Is there an upper bound on the growth rate of analytic functions? This problem comes from a solution tactic used in Is there a rational surjection $\Bbb N\to\Bbb Q$?, where I discovered that there is an analytic function $f(z)$ that takes the values $f(n)=a_n$ for all $n\in\Bbb N$, as long as $a_n$ has at most polynomial growth; here I am interested in seeing how far I can relax the "polynomial growth" constraint.
Let us call an analytic function a kernel if it satisfies $k(0)=1$ and $k(n)=0$ for all $0\ne n\in\Bbb Z$. The main kernel used in the above question/answer was the function ${\rm sincz}(z)=\frac\pi z\sin(\frac z\pi)$, which has growth rate $O(z^{-1})$ (in the positive and negative real direction).
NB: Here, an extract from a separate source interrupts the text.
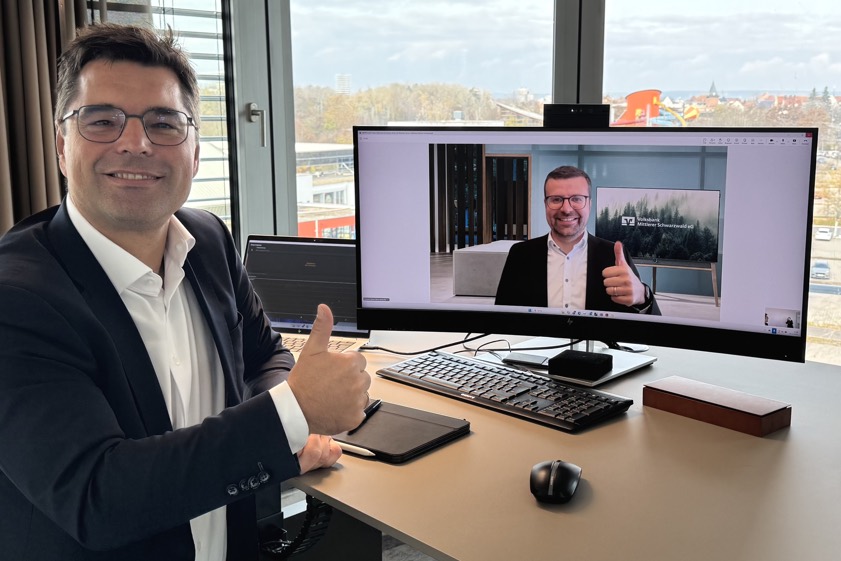 Andreas Streb (links), Vorstands-Vorsitzende der Volksbank-Raiffeisenbank Bayern-Mitte, im Online-Austausch bezüglich der "MiCAR"-Lizenz mit Sebastian Steiner, Marketing- und Vertriebs-Leiter der Volksbank Mittlerer Schwarzwald. Foto: oh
Then ${\rm sincz}^m(z)$ is also a kernel, with growth rate $O(z^{-m})$, and any kernel yields an analytic function via $f(z)=\sum_{n\in\Bbb N}a_nk(n)$, which works for all sequences whose growth rate is no more than $O(\frac1{k(n)n^2})$ (or substitute some other summable series for $n^{-2}$).
But if $k$ is a kernel and $g$ is any analytic function with $g(0)=1$, then $g(z)k(z)$ is also a kernel, which allows for much faster-decaying kernels, such as $e^{-z^2}{\rm sincz}(z)$. In fact, given any eventually monotonic analytic function $g(z)$ with $g(0)=1$, the function $\frac{{\rm sincz}^2(z)}{g(z^2)}$ is a kernel with growth rate $O(\frac1{g(z^2)z^2})$, which can create analytic functions for any sequence of growth rate less than $O(g(n^2))\supseteq O(g(n))$.
So the problem is reduced to the question in the title:

Is there any upper bound on the growth rate of analytic functions? That is, is there a definable sequence $a_n$ which grows so fast that it eventually outpaces any analytic function $f(z)$ sampled at the natural numbers?

The examples given still fall far short of such fast-growing functions as the Ackermann function or Graham's sequence, but it is not obvious to me that there are not similar techniques for producing extremely fast-growing analytic functions.
 A: No, there is no upper bound. In fact, we can say something much stronger.

Theorem Suppose that $a_n \in \mathbb{C}$ satisfy $a_n \to \infty$, and that $A_n$ are arbitrary complex numbers. Then there exists an entire function $f(z)$ satisfying $f(a_n) = A_n$.

In sketch, I'll just tell you such a function (more or less). Let $g(z)$ be an entire function with simple zeros at the $a_n$. That such a function exists is a theorem of Hadamard. Then for a sufficiently clever choice of $\gamma_n$, the following function
$$ \sum_{n \geq 1} g(z) \frac{e^{\gamma_n(z - a_n)}}{z - a_n} \frac{A_n}{g'(a_n)}$$
converges everywhere, is entire, and satisfies $f(a_n) = A_n$.
This also appears as Exercise 1 in section 5.2.3 of my copy of Ahlfor's Complex Analysis. It has been asked and answered on this site as well.
I happen to remember this from a complex analysis graduate exam question I faced some years ago. In fact, the actual question posed of me was more astounding, and I had to prove the following.

Theorem Suppose that $a_n \in \mathbb{C}$ satisfy $a_n \to \infty$ and that $\mathcal{A}_n = \{ A_n^{(0)}, A_n^{(1)}, \ldots, A_n^{(j)}\}$ are arbitrary finite lists of complex numbers. Then there exists an entire function $f(z)$ satisfying $f^{(j)}(a_n) = A_n^{(j)}$ for all $a_n$ and all prescribed $A_n^{j}$.

In short, it is possible to specify infinitely many points with arbitrarily (but finitely many) derivatives at each point, as long as the points tend to infinity. I do not actually remember how to prove this anymore, but I'm sure that it's built off of the function above in a clever way.
Returning to your question: you can choose $A_n$ that grow as arbitrarily fast as you want, and yet you can still find a complex analytic function that takes those values at the integers.